E Greek Gods - Main Takeaway From The Greek Investment Round-Up

My main takeaway from the Greek investment round-up was from one of the two fund managers I met there named John.

While I enjoyed learning about a Greek lady shipowner challenging the men with her own highly leveraged complex of Tsakos companies, one yielding 10.66%, the idea of more investing in Marshall Islands incorporated Greek shippers terrifies. I rode up with Dryships Inc, another Hellenic Marshall Islands company during the last Baltic dry index boom, and then jumped overboard before the DRYS nearly sank. Moreover, while he gambled hard and lost shareholders' money George Economou is an Adonis, blond, suntanned, and handsome; ladies don't tempt me.

Before taking up new share ideas, I figure I had best get in some macro views about places other than China and the USA.

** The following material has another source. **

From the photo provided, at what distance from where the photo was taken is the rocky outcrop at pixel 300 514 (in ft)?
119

So here is John Llewellyn, from London, with the outlook for Euro currency countries for 2014. He expects less austerity, more growth, and some dangerous populism. He starts by patting himself on the back:

"The 'Anglo-Saxon world', mainstream British and American commentary, fundamentally misjudged the strength of political will, not least German, to make the [Euro] project work. Predictions of the euro area’s imminent demise proved wide of the mark. In contrast, Llewellyn Consulting [his consultancy company] prided itself on its objectivity on [Europe]. While aware of economic malaise and structural fault lines, we recognised [that] European integration has been able to develop institutions to overcome crises. Indeed, crises have provided the impetus – so far – for Europe’s continued evolution and progress.

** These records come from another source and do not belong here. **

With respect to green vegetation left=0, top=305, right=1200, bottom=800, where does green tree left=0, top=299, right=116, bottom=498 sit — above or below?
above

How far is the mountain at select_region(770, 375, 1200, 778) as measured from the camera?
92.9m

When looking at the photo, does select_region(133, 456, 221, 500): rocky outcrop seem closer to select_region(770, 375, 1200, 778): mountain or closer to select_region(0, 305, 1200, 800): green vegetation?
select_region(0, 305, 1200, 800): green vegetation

"Few EU critics have asked themselves what the continent would look like absen[t] the efforts to bind together [its] member states over the last 60-odd years. Judging from history, the answer is probably a more fractious, iniquitous, [and] protectionist, and less prosperous [Europe].

[However], "the euro area economy continues flat. Aggregate output may have stabilised, but a sustainable recovery is hard to detect. The financial sector is fragmented and dysfunctional, and the[re are] uncertainties over the impact of the ECB [European Central Bank supervision].

"Much of the periphery remains acutely depressed, with jobless rates at historical highs, and risk appetite and investment spending dishearteningly low. [Moreover], deflation is emerging as a serious threat when outstanding debt levels (public and private) remain elevated. The process of deleveraging is therefore subject to additional inertia; the threat of something akin to secular stagnation is rising.

"Particularly disturbing is that the current situation reflects the impact of policies introduced to save the single currency. Extended and deep-seated fiscal consolidation within a close-knit trading zone [along] with efforts to accelerate structural reform, added to downward pressures on output, employment, and the price level. And monetary conditions have not been sufficiently loose to offset the[se] effects.

"This is encouraging a combination of 'austerity fatigue' and political polarization [moving toward] next May’s European parliamentary elections. Unless there are positive growth surprises early [next] year, we suspect that the prevailing policy mix will have reached its limits, and be progressively unwound.

"Over the course of 2014, we expect some combination of the following initiatives:

  • Considerable slippage in fiscal consolidation programs, if not explicit fiscal expansion. This could extend to Germany, where the new grand coalition is likely to prove more pro-euro than its predecessor.
  • Less enthusiastic commitments to structural reform, [or] adoption of some interventionist and protectionist palliatives to preserve jobs, maintain social stability, and curry favor with disaffected ‘have nots’ and [voters].
  • Yet more unorthodoxy [by] the ECB. Quite what form this will take and how the more conservative central banks in the euro system will respond is [unknown]. However, inflation is certainly no constraint on additional policy action.
  • The activation of further bail-outs, and debt write-downs.

"Therefore 2014 [will] be more challenging and dangerous for Eurozone financial markets than the surprisingly calm 2013."

Mr. Llewellyn's forecasts are hardly likely to tempt us to get into European shares, particularly not those from the unreformed periphery. That means companies at the mercy of government redistribution, or populist or inflationary policies in Greece, Italy, Spain, Portugal-- and perhaps France where both John and your editor lived a long time.